Using the established HPDM temperature field solution model, the temperature field is solved for the base speed condition, high-speed condition, and an overload condition by assigning relevant boundary conditions, material properties, and heat generation rate of heat-generating components. Among them, the base speed condition is a long-term working point, and its steady-state temperature is observed. The high-speed condition and the overload condition are short-time working conditions, and the temperature distribution of each part of the motor is observed under the operation for 180 s. The initial temperature of the water flow is given as 65 °C, the temperature section diagrams under three working conditions are shown in Figure 26, and the temperature change curves of each component under transient conditions are shown in Figure 27.

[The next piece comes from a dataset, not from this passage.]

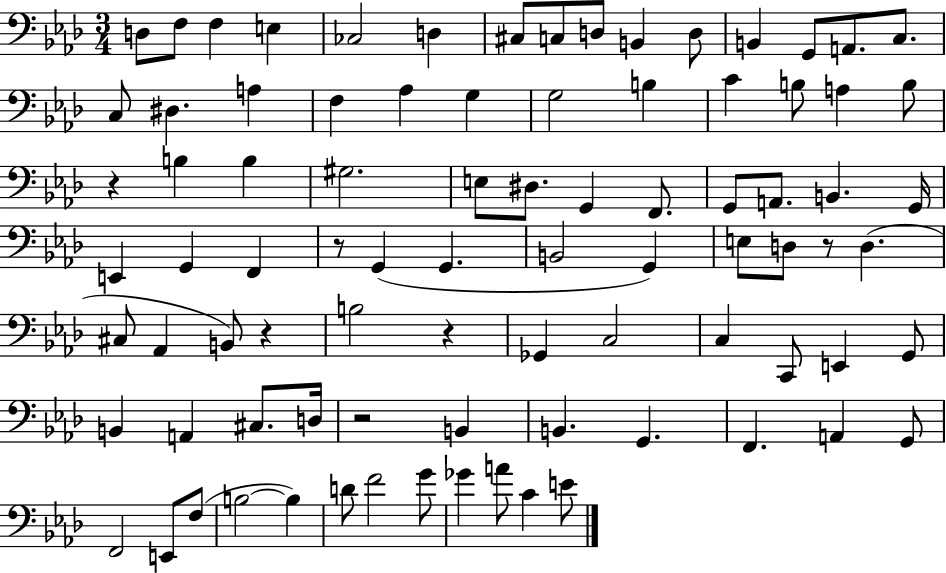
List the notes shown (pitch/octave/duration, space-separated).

D3/e F3/e F3/q E3/q CES3/h D3/q C#3/e C3/e D3/e B2/q D3/e B2/q G2/e A2/e. C3/e. C3/e D#3/q. A3/q F3/q Ab3/q G3/q G3/h B3/q C4/q B3/e A3/q B3/e R/q B3/q B3/q G#3/h. E3/e D#3/e. G2/q F2/e. G2/e A2/e. B2/q. G2/s E2/q G2/q F2/q R/e G2/q G2/q. B2/h G2/q E3/e D3/e R/e D3/q. C#3/e Ab2/q B2/e R/q B3/h R/q Gb2/q C3/h C3/q C2/e E2/q G2/e B2/q A2/q C#3/e. D3/s R/h B2/q B2/q. G2/q. F2/q. A2/q G2/e F2/h E2/e F3/e B3/h B3/q D4/e F4/h G4/e Gb4/q A4/e C4/q E4/e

From the temperature field solution results, it can be found that under the three main operating conditions of the base speed, high speed, and overload, the windings are the most serious parts of heat generation, and the highest temperature occurs at the end of the winding at the overload point, which is 135 °C. The temperature rises to 70 °C, and the maximum temperature rise do not exceed 155 °C and 105 °C for Class F insulation. The PMs in both the steady-state and the transient-state do not exceed the maximum allowable temperature of the material N38UH, which is 150 °C. The rotary transformer selected for Ver2.0 is TAMAGAWA TS2225N903E102; its allowable temperature, according to the manual, is −40 °C to 150 °C. In this article, the motor’s cooling system solutions’ rotary transformer can operate normally. It can be seen that the axial water jacket structure can effectively manage the heat of the designed 60 kW high power density motor.

5. Conclusions

This paper researched the design method of the HPDM for electric vehicles IMDS. Through the method, a five-phase high power density motor with a rated power of 60 kW, a maximum speed of 15,000 r/min, and a peak power density of 15.19 kW/L has been designed. Compared with the Ver1.0 motor designed before, the Ver2.0 motor power density is higher. In addition, the temperature field is checked for the three main operating conditions of base speed, high speed, and overload. The following conclusions are drawn:

(1)

The motor power density is related to the phase number, winding utilization, copper space factor, air gap flux density, and motor rotational speed. When designing a high power density motor, the above factors can be weighed;

(2)

Increasing IPMSM rotor PM layer number can make air gap flux density step up, increase air gap flux density amplitude, and improve the sinusoidal degree at the same time, which is beneficial to improving the motor torque performance. For a five-phase motor, FSDW has less end winding length and torque ripple than an ISDW and has a higher winding coefficient compared with a five-phase motor with FSCW. FSDW is suitable for the five-phase motor with the high power density and electromagnetic characteristics in some cases;

(3)

Driver modulation algorithm affects motor electromagnetic characteristics. Comparing the NTV-SVPWM modulation algorithm with the NFV-SVPWM modulation algorithm, NFV-SVPWM can eliminate harmonics in the third harmonic plane by taking advantage of the five-phase motor’s two vector planes and obtain higher sinusoidal output excitation. Through the comparative analysis of the output current excitations with different switching frequencies, it is found that a high switching frequency is more conducive to improving motor electromagnetic characteristics and reducing motor loss. However, the switching frequency should be selected considering power device switching loss;

(4)

For the three water jackets—the spiral, dial, and axial—the spiral structure has the smallest pressure loss and the worst heat dissipation capacity. The axial structure has the largest pressure loss and the strongest heat dissipation capacity.